# [Исходный текст]
Гвидо происходил из богатой и мощной семьи, которая в середине XIII века могла выставить шестьдесят вооруженных мужчин. Палаты и башни Кавальканти — купцов, рыцарей и патрициев — были расположены в самом центре Флоренции, около Меркато Нуово (Нового рынка), в квартале Сан Пьетро, неподалеку от дома Данте. После того как Гвидо отозвался на первый сонет Данте, посвященный Беатриче, Данте стал частым гостем в палаццо Кавальканти.

# [Исходные данные]
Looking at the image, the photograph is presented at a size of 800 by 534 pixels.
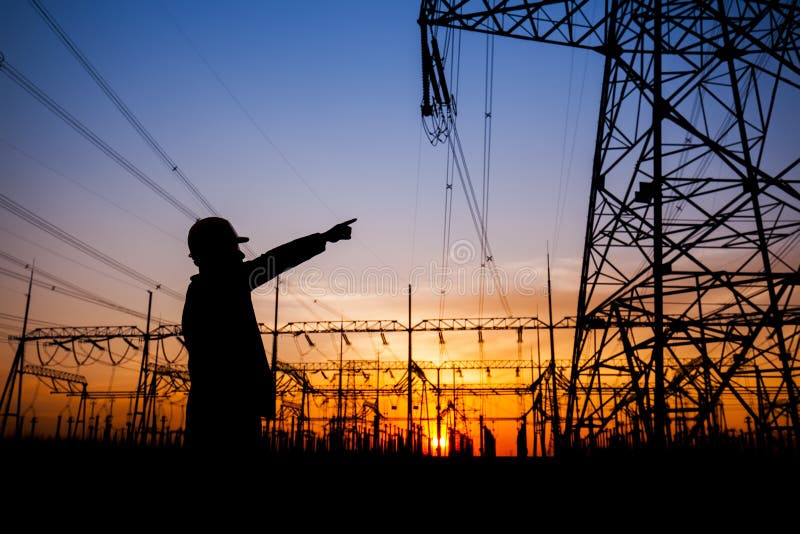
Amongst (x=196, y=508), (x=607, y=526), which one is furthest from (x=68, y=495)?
(x=607, y=526)

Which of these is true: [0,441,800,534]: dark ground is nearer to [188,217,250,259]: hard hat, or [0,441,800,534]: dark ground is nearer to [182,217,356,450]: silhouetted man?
[182,217,356,450]: silhouetted man

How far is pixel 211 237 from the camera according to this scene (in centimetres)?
271

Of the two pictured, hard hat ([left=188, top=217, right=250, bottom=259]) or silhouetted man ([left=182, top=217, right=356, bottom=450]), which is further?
hard hat ([left=188, top=217, right=250, bottom=259])

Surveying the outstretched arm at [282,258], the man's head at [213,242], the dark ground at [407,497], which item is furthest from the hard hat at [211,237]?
the dark ground at [407,497]

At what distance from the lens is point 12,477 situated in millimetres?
6949

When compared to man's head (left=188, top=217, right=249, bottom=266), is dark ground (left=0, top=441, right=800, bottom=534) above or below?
below

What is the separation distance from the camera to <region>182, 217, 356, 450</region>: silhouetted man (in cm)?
254

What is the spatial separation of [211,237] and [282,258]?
0.32 metres

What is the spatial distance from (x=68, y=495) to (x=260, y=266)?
4.32 metres

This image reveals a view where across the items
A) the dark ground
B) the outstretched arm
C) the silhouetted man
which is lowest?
the dark ground

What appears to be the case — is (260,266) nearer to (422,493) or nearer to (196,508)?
(196,508)

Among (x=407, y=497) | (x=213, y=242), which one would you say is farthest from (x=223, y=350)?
(x=407, y=497)

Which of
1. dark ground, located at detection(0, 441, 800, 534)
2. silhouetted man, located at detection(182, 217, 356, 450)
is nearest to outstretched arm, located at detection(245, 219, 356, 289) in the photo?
silhouetted man, located at detection(182, 217, 356, 450)

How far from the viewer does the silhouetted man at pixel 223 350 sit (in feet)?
8.32
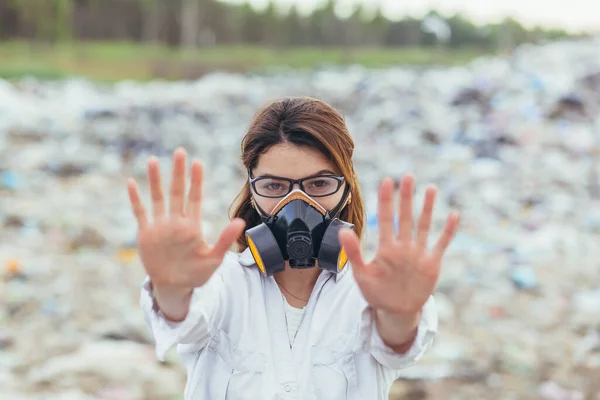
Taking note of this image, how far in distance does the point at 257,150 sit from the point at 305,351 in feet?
1.47

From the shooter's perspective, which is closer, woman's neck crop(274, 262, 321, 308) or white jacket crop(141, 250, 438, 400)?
white jacket crop(141, 250, 438, 400)

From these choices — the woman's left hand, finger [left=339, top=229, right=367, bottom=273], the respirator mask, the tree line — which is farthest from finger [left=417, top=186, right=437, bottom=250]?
the tree line

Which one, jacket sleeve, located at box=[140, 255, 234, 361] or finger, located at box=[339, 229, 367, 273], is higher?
finger, located at box=[339, 229, 367, 273]

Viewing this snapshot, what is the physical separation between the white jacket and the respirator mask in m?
0.06

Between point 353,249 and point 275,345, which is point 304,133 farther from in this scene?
point 275,345

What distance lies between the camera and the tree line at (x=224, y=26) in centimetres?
2412

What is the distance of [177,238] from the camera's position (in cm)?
113

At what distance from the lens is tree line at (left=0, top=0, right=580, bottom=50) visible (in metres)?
24.1

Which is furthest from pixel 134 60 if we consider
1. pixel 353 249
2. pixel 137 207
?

# [Ваши задания]
1: Перепишите отрывок из текста о Гвидо Кавальканти со слов «Гвидо происходил из» вплоть до слов «в палаццо Кавальканти.» включительно, заменив «Флоренции» на «Сиены».
2: Сколько вооруженных мужчин могла выставить семья Гвидо в середине XIII века, согласно тексту о Гвидо Кавальканти?
3: Продолжите текст о Гвидо Кавальканти, начав сразу после его последнего предложения.

# [Ответы по заданиям]
1:
Гвидо происходил из богатой и мощной семьи, которая в середине XIII века могла выставить шестьдесят вооруженных мужчин. Палаты и башни Кавальканти — купцов, рыцарей и патрициев — были расположены в самом центре Сиены, около Меркато Нуово (Нового рынка), в квартале Сан Пьетро, неподалеку от дома Данте. После того как Гвидо отозвался на первый сонет Данте, посвященный Беатриче, Данте стал частым гостем в палаццо Кавальканти.

2: Шестьдесят.

3:
Пол и стены комнаты Гвидо украшали восточные ковры, еще редкие в то время во Флоренции. На рабочем столике стояли две небольшие статуэтки, найденные в Пизе: Аполлон, преследующий нимфу, и голова Дианы, лунной богини. В расписных сундуках хранились рукописи античных поэтов и провансальских трубадуров, латинские переводы Аристотеля с комментариями Аверроэса, медицинские трактаты Гиппократа, Галена и Авиценны, а также французские романы и руководства по риторике. Впервые переступавшего порог хором Кавальканти не могло не удивить отсутствие в них икон греко-венецианского письма, которые флорентийцы охотно покупали у заезжих купцов. Молва упорно твердила, что старый Кавальканте деи Кавальканти исповедует не господа бога, а языческого философа Эпикура. Когда же городские сплетники видели Кавальканти-младшего в раздумьях бредущего по улице, то говорили, что он занят доказательством того, что бога не существует. Женат был Гвидо на дочери известного атеиста, вождя тосканских гибеллинов Фаринаты дельи Уберти.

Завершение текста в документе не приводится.